A memo when I investigated how to scrape data from a certain public database
――I wanted to try machine learning with the data described in the paper. ――It turned out that you can get the necessary data by using the search function on the WEB screen, but since there were so many cases, I wanted to get it automatically to prevent copy mistakes. ――The site also had a REST API, but it was a hassle to check if the same results as the specifications and WEB screen could be obtained.
I would like to obtain a compound (ligand) that inhibits a coronavirus protein from the Protein Data Bank PDB.

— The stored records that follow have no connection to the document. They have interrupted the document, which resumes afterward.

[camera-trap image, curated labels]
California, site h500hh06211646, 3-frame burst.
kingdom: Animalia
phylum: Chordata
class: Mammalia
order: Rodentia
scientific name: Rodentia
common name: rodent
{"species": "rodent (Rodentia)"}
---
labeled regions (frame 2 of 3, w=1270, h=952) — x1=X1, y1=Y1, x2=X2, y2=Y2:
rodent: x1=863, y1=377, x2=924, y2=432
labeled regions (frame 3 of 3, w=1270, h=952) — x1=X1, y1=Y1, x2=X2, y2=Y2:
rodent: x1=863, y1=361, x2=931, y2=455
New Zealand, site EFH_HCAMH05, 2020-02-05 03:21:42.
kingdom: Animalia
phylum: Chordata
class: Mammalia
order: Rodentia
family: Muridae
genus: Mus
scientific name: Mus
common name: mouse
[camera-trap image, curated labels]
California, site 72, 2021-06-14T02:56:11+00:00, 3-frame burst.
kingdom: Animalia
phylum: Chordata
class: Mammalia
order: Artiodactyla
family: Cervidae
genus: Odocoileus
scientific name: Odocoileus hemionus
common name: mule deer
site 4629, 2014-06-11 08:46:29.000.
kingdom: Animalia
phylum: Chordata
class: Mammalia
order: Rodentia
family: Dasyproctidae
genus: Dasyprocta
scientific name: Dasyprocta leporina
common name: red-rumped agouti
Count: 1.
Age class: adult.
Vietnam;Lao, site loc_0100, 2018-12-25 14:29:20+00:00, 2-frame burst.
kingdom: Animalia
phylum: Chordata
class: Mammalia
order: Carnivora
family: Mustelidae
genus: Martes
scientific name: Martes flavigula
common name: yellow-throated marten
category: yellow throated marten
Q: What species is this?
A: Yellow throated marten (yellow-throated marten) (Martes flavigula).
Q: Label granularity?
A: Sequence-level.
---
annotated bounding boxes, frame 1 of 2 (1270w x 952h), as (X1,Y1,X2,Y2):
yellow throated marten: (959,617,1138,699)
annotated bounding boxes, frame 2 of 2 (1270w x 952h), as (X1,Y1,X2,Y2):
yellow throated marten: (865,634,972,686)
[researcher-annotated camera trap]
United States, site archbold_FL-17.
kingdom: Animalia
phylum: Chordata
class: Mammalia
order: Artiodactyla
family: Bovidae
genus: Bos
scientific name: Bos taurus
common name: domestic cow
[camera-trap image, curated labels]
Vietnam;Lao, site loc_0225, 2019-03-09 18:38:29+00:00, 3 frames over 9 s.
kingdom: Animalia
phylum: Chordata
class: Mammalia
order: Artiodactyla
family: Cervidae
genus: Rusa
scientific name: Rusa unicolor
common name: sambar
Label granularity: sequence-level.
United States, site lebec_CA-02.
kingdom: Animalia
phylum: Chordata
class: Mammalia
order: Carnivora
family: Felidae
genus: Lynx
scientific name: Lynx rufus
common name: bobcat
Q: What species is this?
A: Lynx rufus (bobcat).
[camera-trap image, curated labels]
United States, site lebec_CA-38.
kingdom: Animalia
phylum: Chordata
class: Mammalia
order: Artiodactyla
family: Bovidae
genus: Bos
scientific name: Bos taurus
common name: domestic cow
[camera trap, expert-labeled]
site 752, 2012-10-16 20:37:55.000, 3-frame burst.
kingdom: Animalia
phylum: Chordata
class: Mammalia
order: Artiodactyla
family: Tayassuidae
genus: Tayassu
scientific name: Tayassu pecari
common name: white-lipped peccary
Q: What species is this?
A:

The procedure for manually acquiring data is shown below.
Enter the conditions on the search screen (https://www.rcsb.org/search/advanced) and click the search button (magnifying glass icon).
A list of protein structures will be displayed as a search result, so click the ID you want to obtain. By the way, this time, I would like to collect the data obtained on the subsequent screens for all IDs.
Obtain the ligand ID and Binding Affinity (inhibition constant, unit) from the protein structure details screen. Then click on the ID.
Obtain structural information of SMILES, Inchi, etc. from the ligand details screen
We confirmed how the screen transition method and data expression method required for scraping are at the HTML level.
--In the search process on the first search screen, when I checked the communication in the development mode of the browser, I POSTed the search conditions with JSON list and received the search results with the JSON response. It seems that communication and screen display are carried out by JavaScript. --On the protein structure details screen, the URL of the ligand and inhibition data were stored in the td tag in the tr tag with the id "binding_row_N" (N is a number). --On the ligand details screen, items such as SMILES were output by td in the tr tag with an id such as "chemicalIsomeric". The same was true for inchi and inchiKey.
Since the preliminary survey was over, I tried it. I was also interested in Scrapy, so I tried two patterns, one with Scrapy and one without Scrapy (raw Python).
get_pdp.py
import requests
import json
import time
import lxml.html
import argparse
import csv
def get_ligand(ligand_id):
tmp_url = "https://www.rcsb.org" + ligand_id
response = requests.get(tmp_url)
if response.status_code != 200:
return response.status_code, []
html = response.text
root = lxml.html.fromstring(html)
print(tmp_url)
smiles = root.xpath("//tr[@id='chemicalIsomeric']/td[1]/text()")[0]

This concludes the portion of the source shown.